The medical device industry, which employs 400,000 Americans and indirectly supports another 2 million U.S. jobs, is responsible for medical technologies that improve the quality of life for patients around the world. In fact, many of modern medicine’s technological marvels—including artificial joints, advanced diagnostics and cardiac technologies—are developed and made here in Indiana. More than 20,000 Hoosiers are directly responsible for these technologies.
Since it was imposed in 2013, the 2.3 percent tax forced medical device companies to deal with the financial impact of the tax, which in many cases translated to lower spending on research and development. R&D is essential to the success of the medical device industry, where growth is determined by constant innovation and a steady introduction of new technologies for patients.
With the temporary tax suspension, device companies are once again reinvesting in development of the next generation of life-changing medical devices. At Zimmer Biomet, the savings from the tax suspension are allowing us to reinvigorate new and existing R&D projects that will improve musculoskeletal health care across the globe.
Permanent repeal of the tax would allow our company to move forward confidently with longer-term reinvestments, much of which would be focused on R&D projects within Indiana. Zimmer Biomet, which employs 4,500 highly skilled and dedicated workers in Warsaw, is built on a legacy of innovation established by our founder, J.O. Zimmer, who discovered the first X-ray-visible aluminum splint in 1927. Innovations like these redefine health care and reinforce our country’s leadership in developing technologies that help people live more fulfilling lives.

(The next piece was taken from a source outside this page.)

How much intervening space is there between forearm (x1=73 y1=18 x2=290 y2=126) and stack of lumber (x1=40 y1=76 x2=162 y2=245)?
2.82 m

Unless it is permanently repealed, the medical device excise tax threatens to slow the pace of U.S. medical innovation and undermine the global competitiveness of the medical device industry, including Indiana’s medical device companies.
Work remains to secure repeal. Zimmer Biomet, with the continued engagement of the Indiana congressional delegation, will continue to support the medical device industry’s efforts to permanently repeal the anti-innovation device tax.•
David Dvorak is president and CEO of Zimmer Biomet, past chairman of the Advanced Medical Technology Association, and a current member of the AdvaMed board of directors.